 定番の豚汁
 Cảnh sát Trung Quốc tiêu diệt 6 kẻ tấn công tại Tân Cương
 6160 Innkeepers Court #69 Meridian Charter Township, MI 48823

==============================

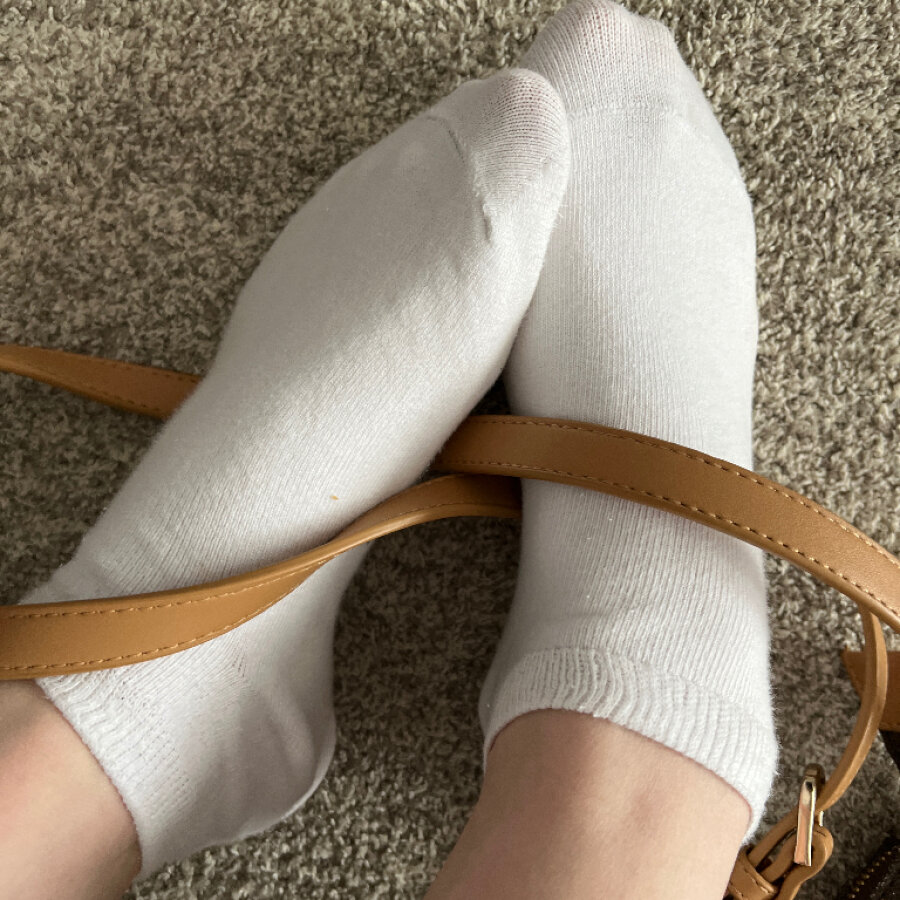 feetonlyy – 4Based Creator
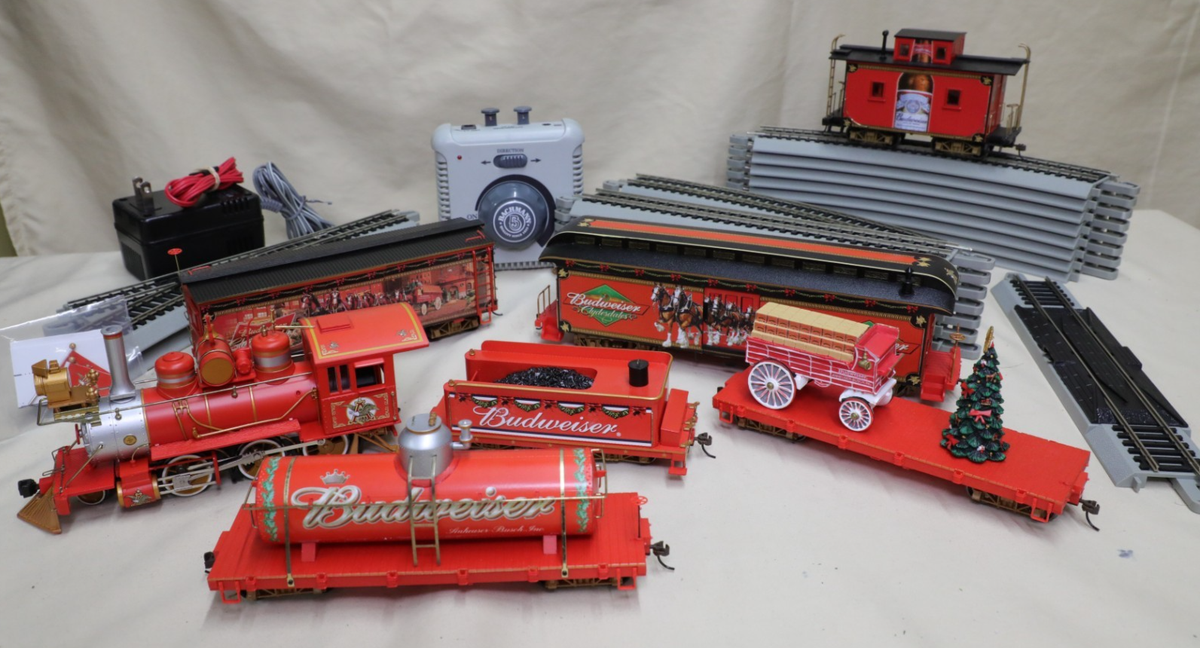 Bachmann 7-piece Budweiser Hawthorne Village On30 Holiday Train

==============================

[PROBLEM TO SOLVE]: The response must hold only the lines above from the line with "Cảnh sát Trung" through the line with "6160 Innkeepers Court", each copied exactly, both ends kept.

[FINISHED TASK]:
 Cảnh sát Trung Quốc tiêu diệt 6 kẻ tấn công tại Tân Cương
 6160 Innkeepers Court #69 Meridian Charter Township, MI 48823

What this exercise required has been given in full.